An online survey of 2050 people who visited Relationships Australia’s website in late 2015 found nearly 85 per cent thought “financial problems were likely to push couples apart”. More than three quarters of the respondents were women.

This was a big increase on the last time the counselling provider surveyed web visitors on money issues, in 2011. Back then 71 per cent thought money dramas could split couples.

The survey drilled further into why money worries might lead to separation – and the answers were varied. But several of the main causes related to stress; 25 per cent thought financial problems caused “too much stress”, while another 15 per cent answered: “a lot of people can’t cope with the stress”.

Nineteen per cent said money troubles “caused fights” and 12 per cent said such issues “caused blame”.

But the biggest single reason cited in the survey was the more diplomatic “people have different priorities/expectations”, which is another way of saying people disagree about money – presumably how much is enough, as well as how to spend and /or save it.

One finding in particular from the survey showed how mixed up couples are about money: around three quarters of female respondents reported that their male partner managed finances, exactly the reverse of how male respondents answered the question.

In other words, while everybody seems to think they are in charge of the money, nobody seems to be communicating well about finances.

This was backed up by a different set of questions Relationships Australia asked respondents in 2019 – the degree to which couples discussed finances.

Prior to making a commitment to their current of most recent partner, 56% of survey respondents reported they had not discussed how they would manage their couple finances if one of them no longer had an income.

A significant majority of women (74%) and men (69%) reported they had not discussed how they would divide their finances if their relationship ended.

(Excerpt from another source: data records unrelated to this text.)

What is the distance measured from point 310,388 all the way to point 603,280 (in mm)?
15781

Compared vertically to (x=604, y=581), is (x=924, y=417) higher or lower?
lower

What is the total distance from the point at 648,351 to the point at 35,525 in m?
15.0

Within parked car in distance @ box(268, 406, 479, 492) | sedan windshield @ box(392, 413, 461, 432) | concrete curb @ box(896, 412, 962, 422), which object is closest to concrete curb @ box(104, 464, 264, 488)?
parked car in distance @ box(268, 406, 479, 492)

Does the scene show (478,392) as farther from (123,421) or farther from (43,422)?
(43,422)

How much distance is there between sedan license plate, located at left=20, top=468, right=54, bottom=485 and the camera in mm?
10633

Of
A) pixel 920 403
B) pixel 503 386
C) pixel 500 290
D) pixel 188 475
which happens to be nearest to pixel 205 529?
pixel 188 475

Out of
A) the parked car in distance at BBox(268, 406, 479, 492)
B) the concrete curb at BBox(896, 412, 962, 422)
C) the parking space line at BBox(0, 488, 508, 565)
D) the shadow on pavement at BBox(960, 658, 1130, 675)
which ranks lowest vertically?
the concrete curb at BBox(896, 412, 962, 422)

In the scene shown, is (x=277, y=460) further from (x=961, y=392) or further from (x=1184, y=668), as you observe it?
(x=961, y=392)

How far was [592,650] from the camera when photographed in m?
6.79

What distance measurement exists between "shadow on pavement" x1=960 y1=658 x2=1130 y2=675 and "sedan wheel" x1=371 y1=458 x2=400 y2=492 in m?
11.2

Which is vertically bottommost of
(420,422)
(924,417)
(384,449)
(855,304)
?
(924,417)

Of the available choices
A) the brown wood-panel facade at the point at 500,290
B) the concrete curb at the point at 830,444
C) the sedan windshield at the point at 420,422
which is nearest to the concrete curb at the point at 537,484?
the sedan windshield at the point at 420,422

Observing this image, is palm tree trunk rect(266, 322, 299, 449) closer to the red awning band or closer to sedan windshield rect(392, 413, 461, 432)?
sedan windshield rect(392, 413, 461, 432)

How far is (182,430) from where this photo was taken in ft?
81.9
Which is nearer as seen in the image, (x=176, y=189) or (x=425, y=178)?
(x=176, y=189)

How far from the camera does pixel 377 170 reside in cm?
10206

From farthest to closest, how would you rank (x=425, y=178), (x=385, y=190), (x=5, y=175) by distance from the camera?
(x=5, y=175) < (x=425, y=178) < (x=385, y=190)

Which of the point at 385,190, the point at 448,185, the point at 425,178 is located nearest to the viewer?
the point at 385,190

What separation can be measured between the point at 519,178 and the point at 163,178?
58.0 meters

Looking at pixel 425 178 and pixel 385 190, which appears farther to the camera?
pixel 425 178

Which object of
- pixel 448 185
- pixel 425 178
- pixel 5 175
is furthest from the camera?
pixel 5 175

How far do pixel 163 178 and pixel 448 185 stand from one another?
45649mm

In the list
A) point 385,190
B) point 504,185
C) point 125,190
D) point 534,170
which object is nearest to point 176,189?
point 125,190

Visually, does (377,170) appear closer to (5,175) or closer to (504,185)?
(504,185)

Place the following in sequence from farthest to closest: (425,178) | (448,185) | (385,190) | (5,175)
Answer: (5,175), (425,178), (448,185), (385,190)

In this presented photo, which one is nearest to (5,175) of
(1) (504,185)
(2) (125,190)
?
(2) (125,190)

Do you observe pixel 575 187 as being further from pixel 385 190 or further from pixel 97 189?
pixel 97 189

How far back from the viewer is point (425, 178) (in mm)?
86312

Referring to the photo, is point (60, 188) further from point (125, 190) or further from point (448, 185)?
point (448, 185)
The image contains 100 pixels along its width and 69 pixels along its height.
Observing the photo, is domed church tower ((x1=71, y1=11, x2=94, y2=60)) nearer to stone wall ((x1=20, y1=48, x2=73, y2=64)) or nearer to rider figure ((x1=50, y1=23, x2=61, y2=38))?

“A mindful approach to money is without doubt a more successful one and a key to living mindfully is being able to accept reality for what it is – good, bad or neutral,” said Andrew Fleming, CEO/Founder of Financial Mindfulness.

It’s not a great leap to see that this can stretch to couples keeping secrets from each other about their finances.

“When we can accept reality, we can admit where we are at with money, not be so intimidated by it and we can discuss financial problems within relationships too.”

“That takes a lot of stress out of relationships, and everyone benefits from that.”